Top of PASSAGE

Plastination seems to have the potential to become a viable alternative to cryonics as a long-term storage method for the brains of those who die before the advent of rejuvenation biotechnology. If the fine structure that encodes the data of the mind is preserved, then these individuals can wait indefinitely for the arrival of molecular nanotechnology needed to restore them to life. Cryonics has been around for decades, and has had its challenges, while plastination remains a comparatively new idea - and thus we should expect there to be hurdles to overcome.
One of my concerns with room temperature storage of plastinated individuals is the potential for bacteria and bugs than might like to consume the fixative compounds, something that isn't a concern in low-temperature storage. Here is another:
I have always been interested in chemical fixation as a (low cost) alternative for cryonics. In fact, years before all the talk about the "connectome" and "plastination" I spent considerable time exchanging messages with Michael Perry at Alcor about the technical and practical feasibility of chemical brain preservation. But no matter how open minded I tried to be about this approach, I kept running into the same challenges over and over again.

Bottom of PASSAGE
Top of GIVEN INFORMATION

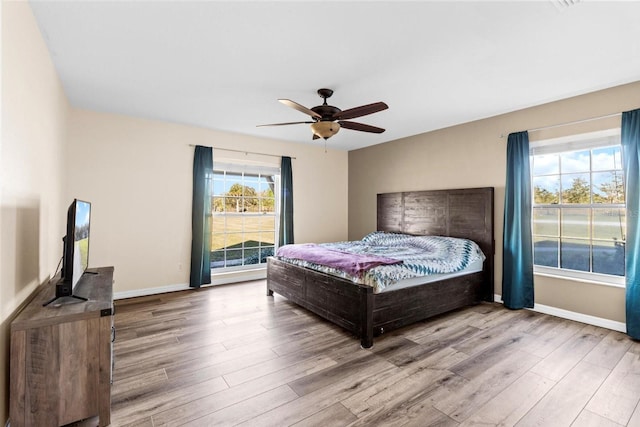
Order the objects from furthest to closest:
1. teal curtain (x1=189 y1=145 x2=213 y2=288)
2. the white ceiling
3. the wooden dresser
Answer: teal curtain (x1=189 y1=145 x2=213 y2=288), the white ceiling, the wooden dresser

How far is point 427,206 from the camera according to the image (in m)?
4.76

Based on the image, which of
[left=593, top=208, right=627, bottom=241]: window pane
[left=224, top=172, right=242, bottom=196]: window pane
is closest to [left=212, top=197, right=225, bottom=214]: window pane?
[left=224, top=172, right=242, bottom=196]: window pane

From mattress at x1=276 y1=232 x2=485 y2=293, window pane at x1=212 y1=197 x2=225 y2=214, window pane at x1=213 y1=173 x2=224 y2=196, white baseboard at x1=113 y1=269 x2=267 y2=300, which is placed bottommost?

Bottom of GIVEN INFORMATION
Top of GIVEN INFORMATION

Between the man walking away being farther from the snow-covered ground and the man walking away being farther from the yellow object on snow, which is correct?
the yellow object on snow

Bottom of GIVEN INFORMATION
Top of GIVEN INFORMATION

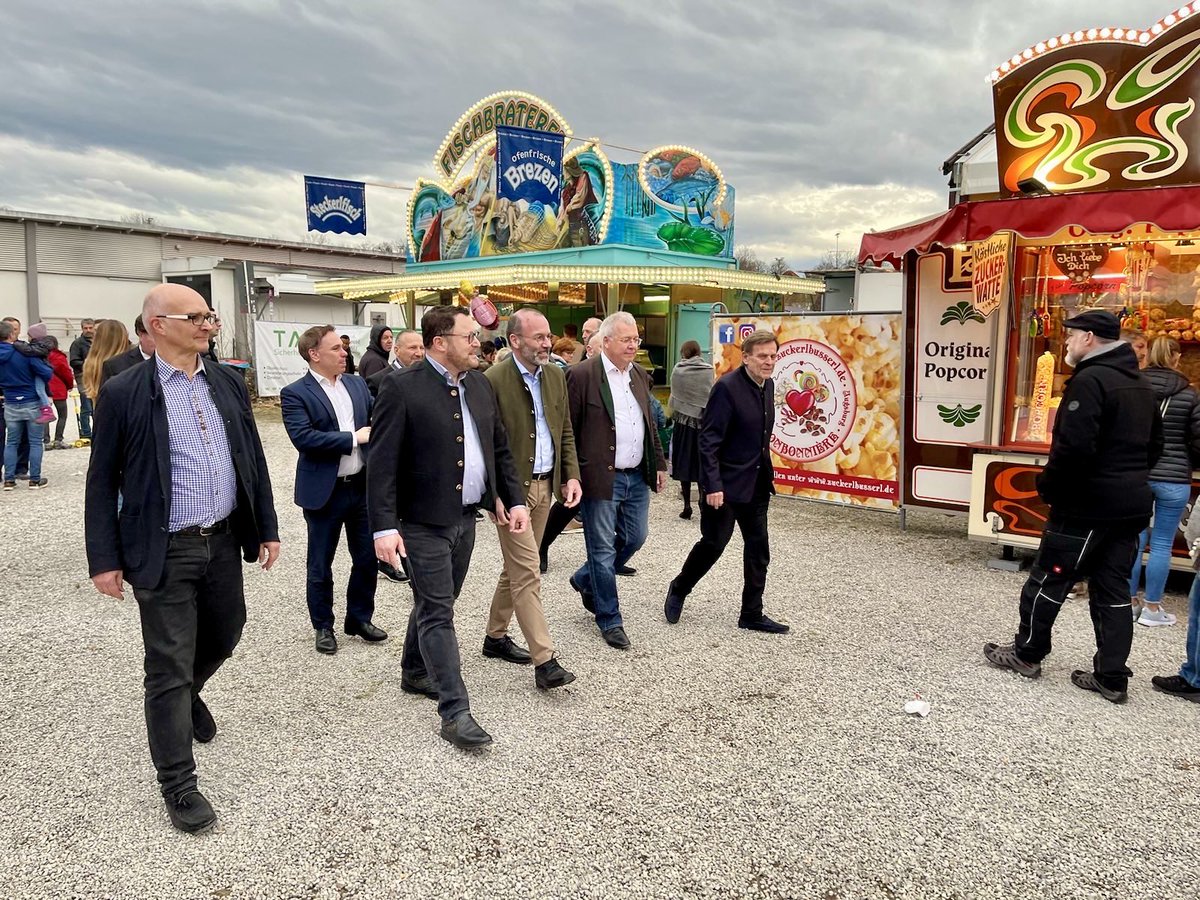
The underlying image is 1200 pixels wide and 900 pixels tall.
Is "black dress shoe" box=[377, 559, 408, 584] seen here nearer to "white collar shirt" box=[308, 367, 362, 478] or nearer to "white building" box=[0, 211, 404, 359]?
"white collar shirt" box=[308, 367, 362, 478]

Bottom of GIVEN INFORMATION

ACTIVITY → Pick up the passage on plastination and cryonics after its last sentence and keep writing it.

RESPONSE TO THE TASK →
The challenge that has concerned me the most is whether a delayed start of chemical brain fixation will produce incomplete distribution of the chemical fixative in the brain because of ischemia-induced perfusion impairment. Thinking about the technical problem of "no-reflow" is not the first thing on the mind of someone who first hears about the idea of using chemical fixatives to preserve the brain. In my case, this concern was not just "theoretical." In my lab I have spent many years looking at the effects of cerebral ischemia on cryopreservation and chemical fixation. Last year we decided to broaden our investigations to delayed chemical fixation and we have not been pleased at what we have observed so far. After 1.5 years of room temperature storage the delayed aldehyde fixed brains are falling apart and continue to decompose. In small animals one might imagine that such perfusion impairment could be overcome by immersing the brains in the fixative instead but human brains are simply too large. By the time that the fixative would have reached the core of the brain, extensive autolysis will have occurred.